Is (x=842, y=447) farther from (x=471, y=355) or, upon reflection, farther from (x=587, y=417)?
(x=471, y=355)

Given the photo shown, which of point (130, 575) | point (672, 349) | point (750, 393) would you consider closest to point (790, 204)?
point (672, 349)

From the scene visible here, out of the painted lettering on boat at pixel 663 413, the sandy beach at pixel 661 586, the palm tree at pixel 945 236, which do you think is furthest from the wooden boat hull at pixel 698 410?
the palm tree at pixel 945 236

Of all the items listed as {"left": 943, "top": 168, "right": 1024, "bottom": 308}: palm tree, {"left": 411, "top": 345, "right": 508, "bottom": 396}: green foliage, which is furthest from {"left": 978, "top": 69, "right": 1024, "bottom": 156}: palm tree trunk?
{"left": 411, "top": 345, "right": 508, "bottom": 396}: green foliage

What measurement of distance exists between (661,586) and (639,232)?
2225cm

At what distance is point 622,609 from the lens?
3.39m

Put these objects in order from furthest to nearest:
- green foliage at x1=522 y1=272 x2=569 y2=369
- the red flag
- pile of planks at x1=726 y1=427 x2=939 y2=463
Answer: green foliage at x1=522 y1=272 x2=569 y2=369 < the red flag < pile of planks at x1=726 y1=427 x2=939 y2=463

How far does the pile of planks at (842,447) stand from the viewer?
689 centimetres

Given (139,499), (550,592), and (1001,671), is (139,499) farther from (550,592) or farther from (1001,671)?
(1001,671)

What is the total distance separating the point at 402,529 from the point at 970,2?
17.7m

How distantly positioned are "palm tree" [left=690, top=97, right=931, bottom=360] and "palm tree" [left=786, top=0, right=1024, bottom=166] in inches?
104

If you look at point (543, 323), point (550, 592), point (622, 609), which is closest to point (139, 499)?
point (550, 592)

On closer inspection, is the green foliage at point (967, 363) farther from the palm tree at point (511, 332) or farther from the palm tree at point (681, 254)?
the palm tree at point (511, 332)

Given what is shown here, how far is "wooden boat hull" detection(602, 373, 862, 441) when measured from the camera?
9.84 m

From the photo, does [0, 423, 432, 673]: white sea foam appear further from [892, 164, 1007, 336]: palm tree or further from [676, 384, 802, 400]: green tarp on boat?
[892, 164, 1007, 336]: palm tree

*TASK GOAL:* Rewrite the entries from the line with "On closer inspection, is" up to and including the last entry, changing "white sea foam" to "sea foam" and leaving everything else as it is.

*ANSWER BELOW:*
On closer inspection, is the green foliage at point (967, 363) farther from the palm tree at point (511, 332) or farther from the palm tree at point (681, 254)?
the palm tree at point (511, 332)

Given what is shown here, how far is "wooden boat hull" detection(602, 373, 862, 441) when measured from the camera?
9.84 m

From the photo, does [0, 423, 432, 673]: sea foam appear further from [892, 164, 1007, 336]: palm tree or further from [676, 384, 802, 400]: green tarp on boat?
[892, 164, 1007, 336]: palm tree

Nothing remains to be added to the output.